**DIRECTIONS:** The entries must be repeated verbatim, and their images left out.

**RECORDED INFORMATION:**

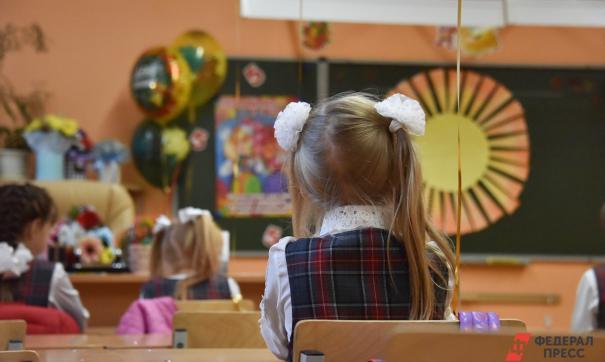 Очередные вопросы к безопасности в учебных заведениях появились после стрельбы в Перми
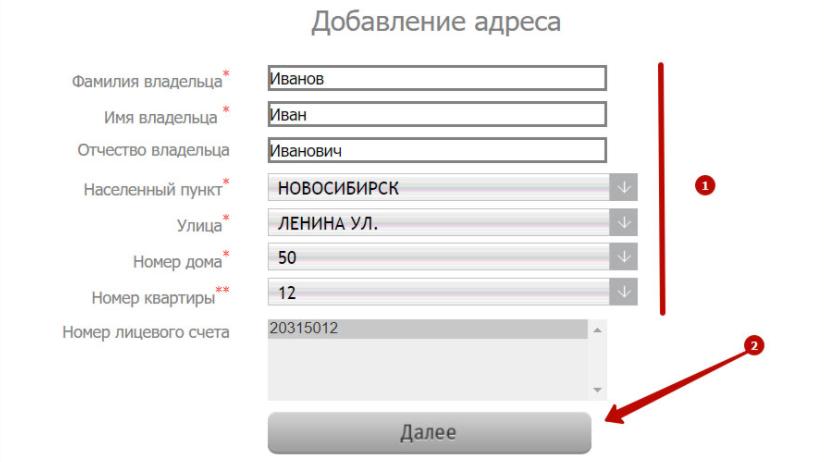 личный кабинет СИБЭКО Новосибирск для физических и юридических лиц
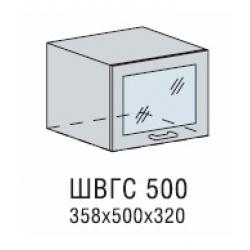 Вирджиния шкаф верхний горизонтальный со стеклом 500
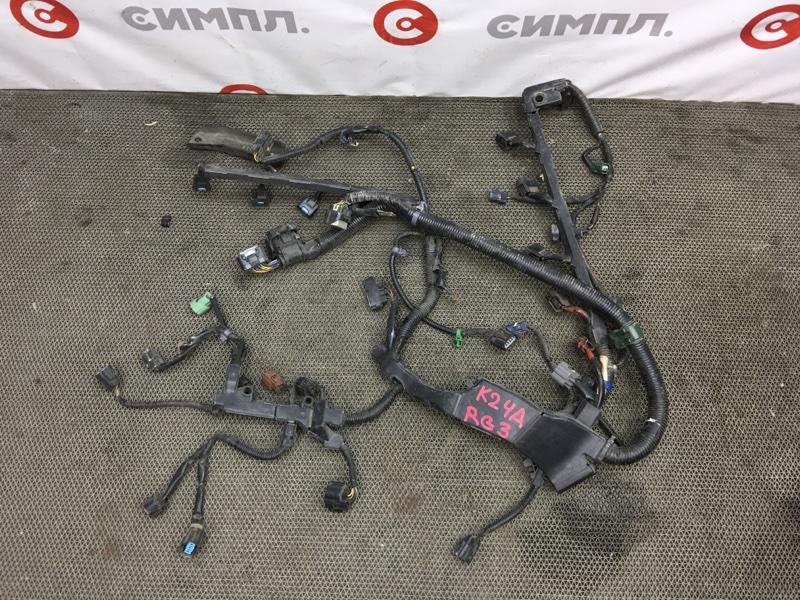 Проводка двс Honda Stepwgn RG3 K24A 2006 (б/у)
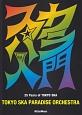 スカパラ入門 25 Years of TOKYO SKA CD付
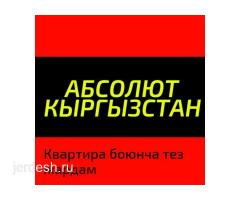 Снг и РФ Ипотекага Квартира алып беребиз,Недвижимость несгораемый  бизнес, утулбайсынар !!!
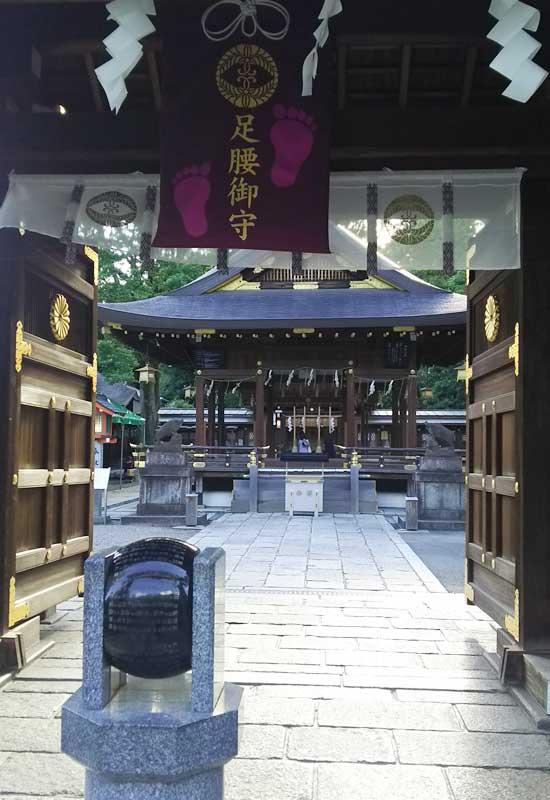 護王神社 参道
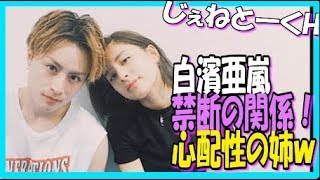 白濱亜嵐姉ラブリ禁断の関係?心配しすぎw放送NG!??LDHチャンネル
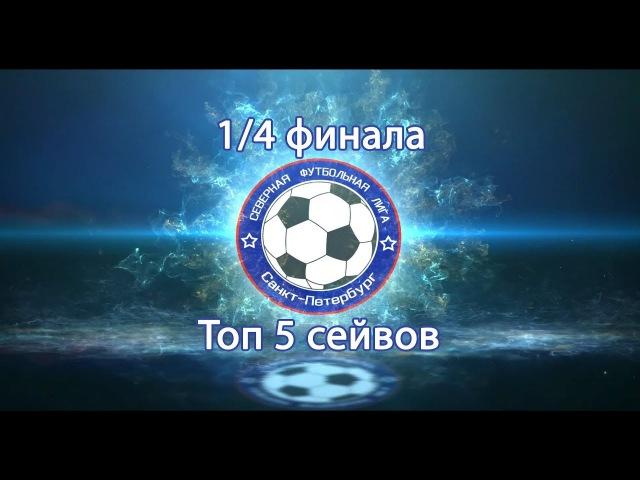 Северная Футбольная Лига | Топ-5 сейвов 1/4 финала
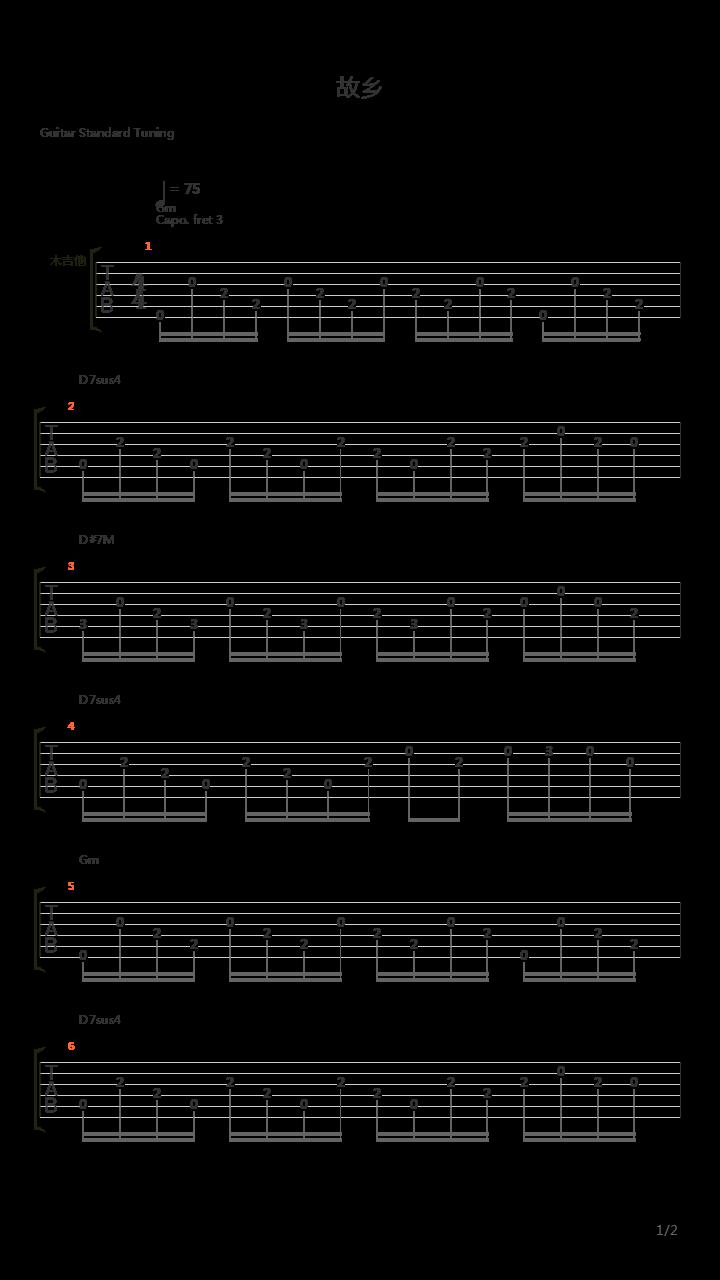 相关吉他谱 吉他谱信息 歌曲 标题:故乡 标签:前奏 制谱人:六弦琴魔图片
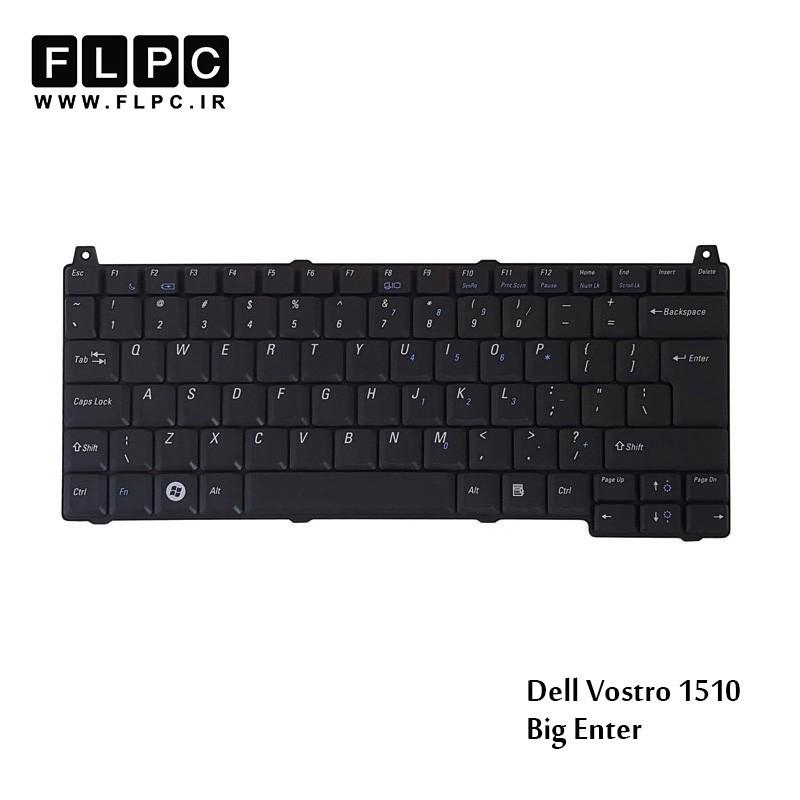 کیبورد لپ تاپ دل اینتر بزرگ Dell Laptop Keyboard Vostro 1510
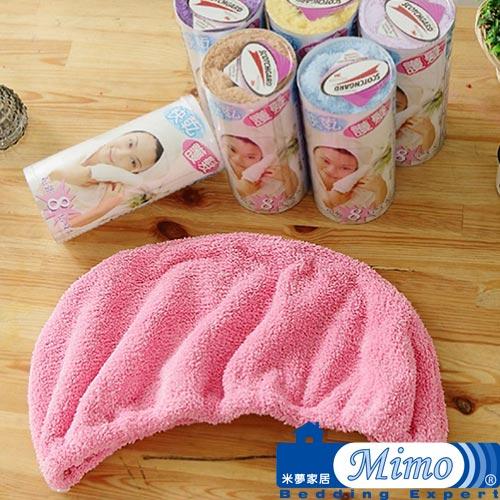 《米夢家居》 台灣製造水乾乾SUMEASY開纖吸水紗-快乾護髮浴帽(粉)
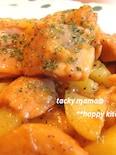 鮭とポテトの味噌バター炒め☆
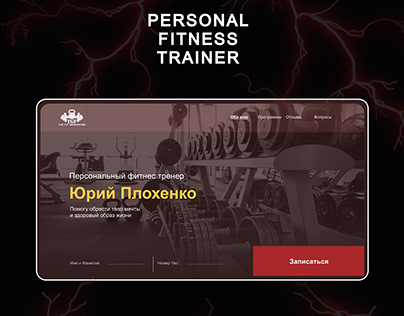 Landing Page, (Personal fitness trainer)
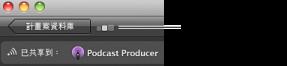 Podcast Producer 圖像的影像。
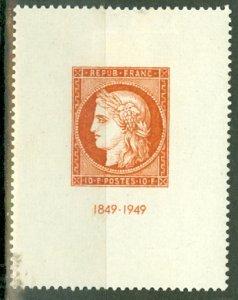 France 624 mint CV $55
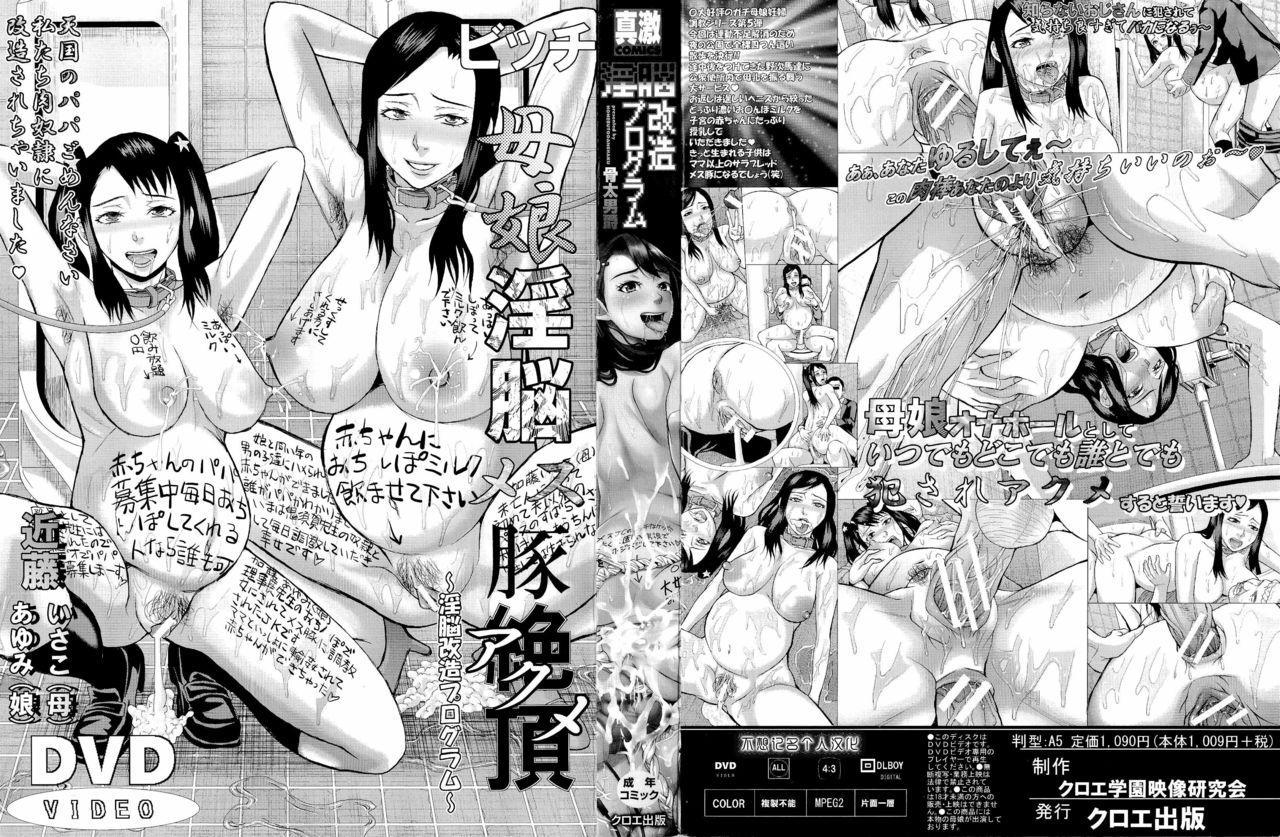 [Honebuto Danshaku] Innou Kaizou Program ~Oyako Zecchou Cult Ochi~ [Chinese]【不想记名重嵌--高质量图源】 3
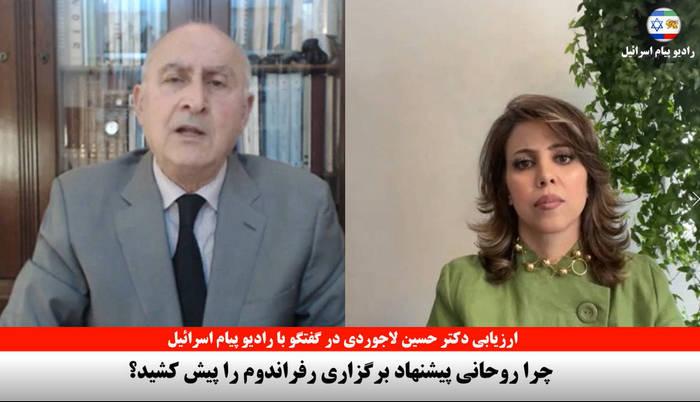 چرا روحانی پیشنهاد برگزاری رفراندوم را پیش کشید؟ ارزیابی دکتر حسین لاجوردی در گفتگو با رادیو پیام اسرائیل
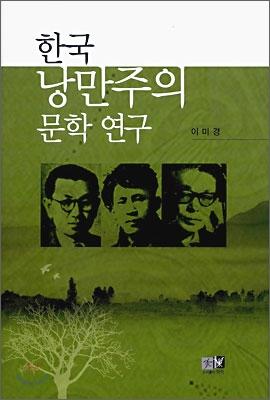 한국 낭만주의 문학 연구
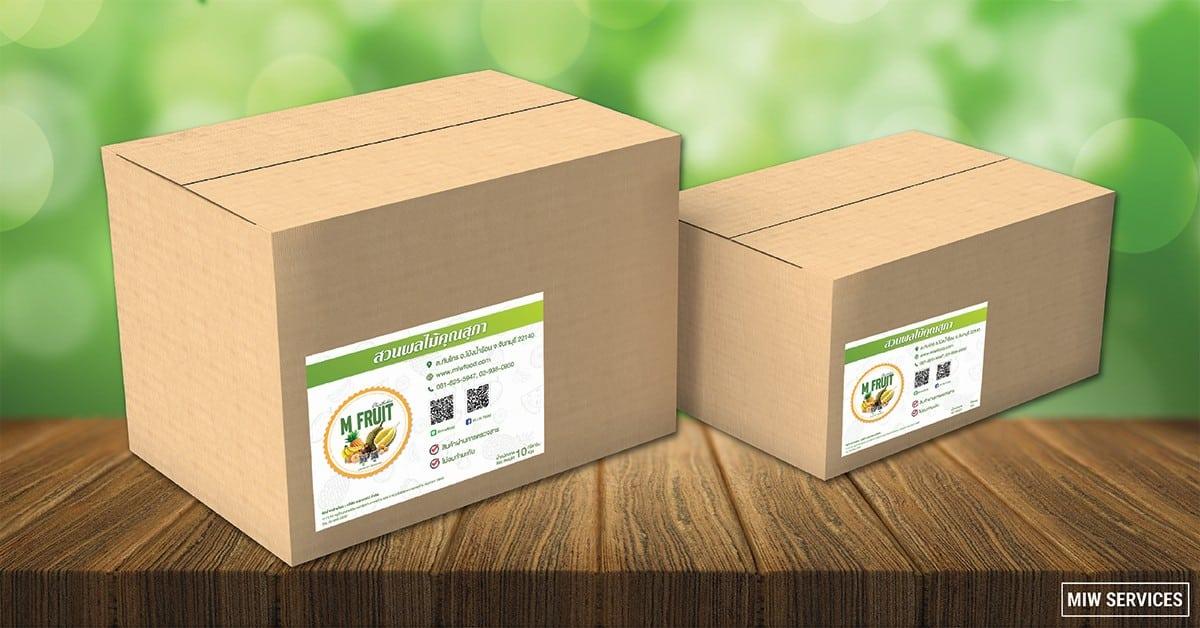 Box 1200 - Services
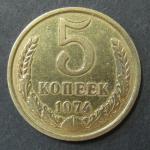 5 копеек 1974 г.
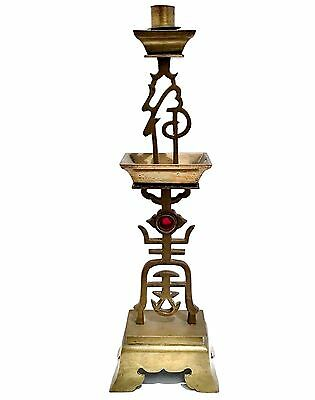 "16"" Tall Single Old Brass Candlestick Candle Holder Vintage Antique Home Garden"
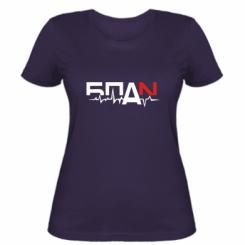 Купити Жіноча футболка Ритм БПАН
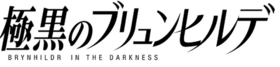 Brynhildr in The Darkness logo.PNG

**TASK SOLUTION:**
 Очередные вопросы к безопасности в учебных заведениях появились после стрельбы в Перми
 личный кабинет СИБЭКО Новосибирск для физических и юридических лиц
 Вирджиния шкаф верхний горизонтальный со стеклом 500
 Проводка двс Honda Stepwgn RG3 K24A 2006 (б/у)
 スカパラ入門 25 Years of TOKYO SKA CD付
 Снг и РФ Ипотекага Квартира алып беребиз,Недвижимость несгораемый  бизнес, утулбайсынар !!!
 護王神社 参道
 白濱亜嵐姉ラブリ禁断の関係?心配しすぎw放送NG!??LDHチャンネル
 Северная Футбольная Лига | Топ-5 сейвов 1/4 финала
 相关吉他谱 吉他谱信息 歌曲 标题:故乡 标签:前奏 制谱人:六弦琴魔图片
 کیبورد لپ تاپ دل اینتر بزرگ Dell Laptop Keyboard Vostro 1510
 《米夢家居》 台灣製造水乾乾SUMEASY開纖吸水紗-快乾護髮浴帽(粉)
 鮭とポテトの味噌バター炒め☆
 Landing Page, (Personal fitness trainer)
 Podcast Producer 圖像的影像。
 France 624 mint CV $55
 [Honebuto Danshaku] Innou Kaizou Program ~Oyako Zecchou Cult Ochi~ [Chinese]【不想记名重嵌--高质量图源】 3
 چرا روحانی پیشنهاد برگزاری رفراندوم را پیش کشید؟ ارزیابی دکتر حسین لاجوردی در گفتگو با رادیو پیام اسرائیل
 한국 낭만주의 문학 연구
 Box 1200 - Services
 5 копеек 1974 г.
 "16"" Tall Single Old Brass Candlestick Candle Holder Vintage Antique Home Garden"
 Купити Жіноча футболка Ритм БПАН
 Brynhildr in The Darkness logo.PNG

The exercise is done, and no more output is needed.